- Stated goal -
Return exactly the lines that run from the one containing "Out of pixel" to the end of the entries, with both ends included.

____ Working data

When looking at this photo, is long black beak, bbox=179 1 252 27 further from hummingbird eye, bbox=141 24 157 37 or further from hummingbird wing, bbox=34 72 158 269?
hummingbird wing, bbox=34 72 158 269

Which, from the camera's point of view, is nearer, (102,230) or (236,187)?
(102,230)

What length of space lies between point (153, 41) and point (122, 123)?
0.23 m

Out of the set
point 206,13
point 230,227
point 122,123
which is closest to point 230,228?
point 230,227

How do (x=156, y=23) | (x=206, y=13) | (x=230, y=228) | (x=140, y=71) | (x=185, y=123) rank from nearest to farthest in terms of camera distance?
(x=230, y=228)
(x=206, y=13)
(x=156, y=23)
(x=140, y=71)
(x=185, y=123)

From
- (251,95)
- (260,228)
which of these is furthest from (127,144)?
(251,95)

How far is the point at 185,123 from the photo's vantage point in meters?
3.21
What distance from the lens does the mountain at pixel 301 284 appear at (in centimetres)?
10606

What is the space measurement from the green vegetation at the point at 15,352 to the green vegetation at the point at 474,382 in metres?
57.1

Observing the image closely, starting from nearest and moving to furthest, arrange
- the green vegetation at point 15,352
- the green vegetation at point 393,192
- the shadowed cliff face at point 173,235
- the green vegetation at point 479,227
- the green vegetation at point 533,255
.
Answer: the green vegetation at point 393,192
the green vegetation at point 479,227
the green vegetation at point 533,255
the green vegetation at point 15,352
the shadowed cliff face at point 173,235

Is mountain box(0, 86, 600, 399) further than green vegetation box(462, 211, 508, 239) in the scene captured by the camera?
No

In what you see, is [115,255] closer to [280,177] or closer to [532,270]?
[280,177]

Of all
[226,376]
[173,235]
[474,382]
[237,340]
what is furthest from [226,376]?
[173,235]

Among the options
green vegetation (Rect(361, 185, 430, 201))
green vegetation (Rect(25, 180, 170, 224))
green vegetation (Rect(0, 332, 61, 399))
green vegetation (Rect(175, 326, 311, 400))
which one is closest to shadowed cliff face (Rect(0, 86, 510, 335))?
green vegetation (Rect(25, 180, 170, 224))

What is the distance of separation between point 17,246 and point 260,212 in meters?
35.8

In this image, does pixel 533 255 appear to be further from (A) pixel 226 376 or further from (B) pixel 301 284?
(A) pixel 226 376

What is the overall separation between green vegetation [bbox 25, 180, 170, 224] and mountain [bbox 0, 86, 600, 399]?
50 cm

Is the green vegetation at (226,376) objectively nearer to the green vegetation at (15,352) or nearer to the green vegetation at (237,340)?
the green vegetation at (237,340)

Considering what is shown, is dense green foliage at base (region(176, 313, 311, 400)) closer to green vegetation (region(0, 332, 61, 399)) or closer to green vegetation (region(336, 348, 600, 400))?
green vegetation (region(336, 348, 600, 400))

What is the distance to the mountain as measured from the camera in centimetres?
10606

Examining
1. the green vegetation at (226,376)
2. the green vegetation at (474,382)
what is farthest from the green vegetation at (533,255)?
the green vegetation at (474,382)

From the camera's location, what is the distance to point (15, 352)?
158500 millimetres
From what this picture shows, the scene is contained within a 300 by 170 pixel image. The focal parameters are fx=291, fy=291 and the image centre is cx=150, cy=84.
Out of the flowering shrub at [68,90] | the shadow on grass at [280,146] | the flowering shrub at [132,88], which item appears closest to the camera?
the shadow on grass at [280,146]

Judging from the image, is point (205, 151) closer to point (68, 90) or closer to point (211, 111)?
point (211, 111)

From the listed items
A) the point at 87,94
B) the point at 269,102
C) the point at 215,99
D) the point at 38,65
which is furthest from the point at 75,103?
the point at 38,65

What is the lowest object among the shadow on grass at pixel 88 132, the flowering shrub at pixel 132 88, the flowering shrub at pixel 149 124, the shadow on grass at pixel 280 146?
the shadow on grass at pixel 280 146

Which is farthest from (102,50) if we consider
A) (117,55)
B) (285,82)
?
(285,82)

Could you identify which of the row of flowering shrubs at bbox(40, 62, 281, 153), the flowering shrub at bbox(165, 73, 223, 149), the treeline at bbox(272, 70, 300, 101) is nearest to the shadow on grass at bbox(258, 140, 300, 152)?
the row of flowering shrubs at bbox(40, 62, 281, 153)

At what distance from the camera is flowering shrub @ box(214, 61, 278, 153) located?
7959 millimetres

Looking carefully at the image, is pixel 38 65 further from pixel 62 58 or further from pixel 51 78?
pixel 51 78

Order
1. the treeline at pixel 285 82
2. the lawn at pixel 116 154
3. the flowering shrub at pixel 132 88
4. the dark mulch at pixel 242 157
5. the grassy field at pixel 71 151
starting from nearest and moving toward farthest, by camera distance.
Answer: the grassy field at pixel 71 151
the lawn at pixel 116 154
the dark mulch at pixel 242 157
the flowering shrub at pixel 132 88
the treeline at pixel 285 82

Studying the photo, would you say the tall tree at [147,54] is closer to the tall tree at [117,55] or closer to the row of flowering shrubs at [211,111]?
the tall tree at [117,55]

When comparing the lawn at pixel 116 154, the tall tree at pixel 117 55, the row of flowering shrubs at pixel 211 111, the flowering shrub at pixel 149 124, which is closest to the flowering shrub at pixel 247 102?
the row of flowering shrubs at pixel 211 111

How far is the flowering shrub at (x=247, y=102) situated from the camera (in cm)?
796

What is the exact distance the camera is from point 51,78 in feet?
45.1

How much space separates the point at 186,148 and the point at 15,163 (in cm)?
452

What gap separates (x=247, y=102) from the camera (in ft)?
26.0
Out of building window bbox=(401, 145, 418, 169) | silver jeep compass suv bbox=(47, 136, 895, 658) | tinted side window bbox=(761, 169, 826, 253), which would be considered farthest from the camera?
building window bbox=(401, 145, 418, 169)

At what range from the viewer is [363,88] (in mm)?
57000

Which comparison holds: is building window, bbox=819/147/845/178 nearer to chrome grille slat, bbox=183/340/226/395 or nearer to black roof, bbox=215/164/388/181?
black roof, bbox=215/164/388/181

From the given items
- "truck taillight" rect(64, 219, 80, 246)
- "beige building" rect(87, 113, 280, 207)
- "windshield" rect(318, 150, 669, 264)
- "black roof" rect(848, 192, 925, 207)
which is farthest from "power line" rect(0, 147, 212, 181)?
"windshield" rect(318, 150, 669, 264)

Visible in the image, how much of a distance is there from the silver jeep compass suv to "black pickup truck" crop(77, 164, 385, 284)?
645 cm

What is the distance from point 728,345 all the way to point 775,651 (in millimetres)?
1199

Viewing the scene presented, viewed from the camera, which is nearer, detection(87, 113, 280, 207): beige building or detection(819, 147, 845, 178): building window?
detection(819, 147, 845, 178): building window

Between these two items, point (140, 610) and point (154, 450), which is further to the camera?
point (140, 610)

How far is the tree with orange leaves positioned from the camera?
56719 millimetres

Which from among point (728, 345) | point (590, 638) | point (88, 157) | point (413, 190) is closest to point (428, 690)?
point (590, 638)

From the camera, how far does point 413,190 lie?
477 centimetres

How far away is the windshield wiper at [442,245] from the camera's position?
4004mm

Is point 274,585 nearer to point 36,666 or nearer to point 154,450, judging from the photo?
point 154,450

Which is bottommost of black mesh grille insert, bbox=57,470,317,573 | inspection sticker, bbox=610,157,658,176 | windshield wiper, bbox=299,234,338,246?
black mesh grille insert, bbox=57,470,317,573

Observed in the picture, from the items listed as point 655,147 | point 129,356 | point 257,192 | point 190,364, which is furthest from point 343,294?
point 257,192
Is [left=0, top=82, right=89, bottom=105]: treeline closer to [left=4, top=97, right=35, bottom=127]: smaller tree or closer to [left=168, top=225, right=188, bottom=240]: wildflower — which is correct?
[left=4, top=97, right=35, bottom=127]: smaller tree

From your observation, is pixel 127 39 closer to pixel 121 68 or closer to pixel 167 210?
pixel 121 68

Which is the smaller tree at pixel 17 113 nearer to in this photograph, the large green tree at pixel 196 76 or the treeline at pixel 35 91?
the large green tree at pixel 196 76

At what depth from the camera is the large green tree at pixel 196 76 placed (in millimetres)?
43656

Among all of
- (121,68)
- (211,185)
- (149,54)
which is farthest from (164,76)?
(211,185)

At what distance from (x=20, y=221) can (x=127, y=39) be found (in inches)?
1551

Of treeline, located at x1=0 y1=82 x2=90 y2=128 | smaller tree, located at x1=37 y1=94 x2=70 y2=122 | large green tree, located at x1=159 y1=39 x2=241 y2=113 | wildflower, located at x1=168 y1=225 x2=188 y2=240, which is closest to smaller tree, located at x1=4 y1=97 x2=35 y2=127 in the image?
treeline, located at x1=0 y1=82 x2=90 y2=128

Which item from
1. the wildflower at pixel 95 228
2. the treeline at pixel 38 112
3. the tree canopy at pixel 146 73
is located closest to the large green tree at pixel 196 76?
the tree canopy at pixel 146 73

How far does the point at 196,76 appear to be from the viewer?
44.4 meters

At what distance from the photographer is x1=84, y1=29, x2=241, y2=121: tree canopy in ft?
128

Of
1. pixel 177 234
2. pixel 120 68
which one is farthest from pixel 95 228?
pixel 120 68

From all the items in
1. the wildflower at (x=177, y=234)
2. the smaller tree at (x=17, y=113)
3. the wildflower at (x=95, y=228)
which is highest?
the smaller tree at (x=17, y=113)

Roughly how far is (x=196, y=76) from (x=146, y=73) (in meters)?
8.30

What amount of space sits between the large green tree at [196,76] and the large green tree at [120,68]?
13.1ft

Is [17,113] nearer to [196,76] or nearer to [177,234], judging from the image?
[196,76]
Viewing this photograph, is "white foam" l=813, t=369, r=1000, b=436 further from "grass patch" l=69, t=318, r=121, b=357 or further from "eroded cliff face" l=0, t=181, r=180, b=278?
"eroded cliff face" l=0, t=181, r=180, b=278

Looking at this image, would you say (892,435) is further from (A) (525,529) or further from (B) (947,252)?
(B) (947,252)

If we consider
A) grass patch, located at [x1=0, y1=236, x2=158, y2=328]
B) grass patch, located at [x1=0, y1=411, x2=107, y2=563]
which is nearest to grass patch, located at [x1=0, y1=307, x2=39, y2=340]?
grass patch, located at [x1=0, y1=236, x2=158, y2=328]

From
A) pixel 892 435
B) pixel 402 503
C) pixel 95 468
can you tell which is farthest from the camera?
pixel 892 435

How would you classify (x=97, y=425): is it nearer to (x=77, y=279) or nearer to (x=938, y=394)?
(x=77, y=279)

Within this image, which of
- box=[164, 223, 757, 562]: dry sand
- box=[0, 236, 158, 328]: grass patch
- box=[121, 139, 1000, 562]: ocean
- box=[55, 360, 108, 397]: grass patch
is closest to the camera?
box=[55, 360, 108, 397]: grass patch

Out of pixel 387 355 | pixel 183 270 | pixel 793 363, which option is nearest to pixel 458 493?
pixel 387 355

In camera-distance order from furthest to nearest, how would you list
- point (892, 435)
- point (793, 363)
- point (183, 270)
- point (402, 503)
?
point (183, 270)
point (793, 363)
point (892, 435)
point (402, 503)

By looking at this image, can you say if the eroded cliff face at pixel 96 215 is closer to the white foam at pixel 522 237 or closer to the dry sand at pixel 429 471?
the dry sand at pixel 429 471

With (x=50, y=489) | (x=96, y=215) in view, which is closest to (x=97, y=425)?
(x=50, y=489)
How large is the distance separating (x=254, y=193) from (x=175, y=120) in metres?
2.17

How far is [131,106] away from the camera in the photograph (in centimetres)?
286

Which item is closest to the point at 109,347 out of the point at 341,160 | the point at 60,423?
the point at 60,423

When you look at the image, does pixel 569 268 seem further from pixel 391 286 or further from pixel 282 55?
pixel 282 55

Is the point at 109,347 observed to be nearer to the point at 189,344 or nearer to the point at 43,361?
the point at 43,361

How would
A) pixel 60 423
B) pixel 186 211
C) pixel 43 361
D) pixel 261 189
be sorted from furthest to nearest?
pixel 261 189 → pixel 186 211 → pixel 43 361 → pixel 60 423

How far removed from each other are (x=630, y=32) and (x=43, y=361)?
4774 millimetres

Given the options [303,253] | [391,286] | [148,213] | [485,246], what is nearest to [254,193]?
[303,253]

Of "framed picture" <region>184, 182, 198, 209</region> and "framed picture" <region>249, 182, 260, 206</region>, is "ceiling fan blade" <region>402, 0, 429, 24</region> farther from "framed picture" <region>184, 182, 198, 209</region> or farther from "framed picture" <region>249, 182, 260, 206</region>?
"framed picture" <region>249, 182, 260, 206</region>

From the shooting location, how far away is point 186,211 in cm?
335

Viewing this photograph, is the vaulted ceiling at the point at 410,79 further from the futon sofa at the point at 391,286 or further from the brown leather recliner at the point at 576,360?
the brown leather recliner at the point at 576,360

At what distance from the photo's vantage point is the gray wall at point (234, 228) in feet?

________

- Exercise output -
Out of pixel 387 355 | pixel 183 270 | pixel 793 363, which option is nearest to pixel 458 493?
pixel 387 355

In camera-distance order from furthest to nearest, how would you list
- point (892, 435)
- point (793, 363)
- point (183, 270)
- point (402, 503)
?
point (183, 270)
point (793, 363)
point (892, 435)
point (402, 503)

By looking at this image, can you say if the eroded cliff face at pixel 96 215 is closer to the white foam at pixel 522 237 or closer to the dry sand at pixel 429 471?
the dry sand at pixel 429 471

With (x=50, y=489) | (x=96, y=215) in view, which is closest to (x=97, y=425)?
(x=50, y=489)
How large is the distance separating (x=254, y=193) from (x=175, y=120) in metres?
2.17

How far is [131,106] away from the camera in the photograph (in centimetres)?
286

Which item is closest to the point at 109,347 out of the point at 341,160 | the point at 60,423?
the point at 60,423

When you look at the image, does pixel 569 268 seem further from pixel 391 286 or further from pixel 282 55?
pixel 282 55

Is the point at 109,347 observed to be nearer to the point at 189,344 or nearer to the point at 43,361?
the point at 43,361

How would
A) pixel 60 423
B) pixel 186 211
C) pixel 43 361
D) pixel 261 189
be sorted from furthest to nearest?
pixel 261 189 → pixel 186 211 → pixel 43 361 → pixel 60 423

How far removed from each other are (x=630, y=32) and (x=43, y=361)?
4774 millimetres

Given the options [303,253] | [391,286] | [148,213] | [485,246], what is nearest to [254,193]?
[303,253]

Of "framed picture" <region>184, 182, 198, 209</region> and "framed picture" <region>249, 182, 260, 206</region>, is "ceiling fan blade" <region>402, 0, 429, 24</region> farther from "framed picture" <region>184, 182, 198, 209</region> or farther from "framed picture" <region>249, 182, 260, 206</region>?
"framed picture" <region>249, 182, 260, 206</region>

From the shooting location, how far away is point 186,211 in cm?
335

Viewing this photograph, is the vaulted ceiling at the point at 410,79 further from the futon sofa at the point at 391,286 or further from the brown leather recliner at the point at 576,360?
the brown leather recliner at the point at 576,360

At what distance from the photo's vantage point is the gray wall at point (234, 228) in feet?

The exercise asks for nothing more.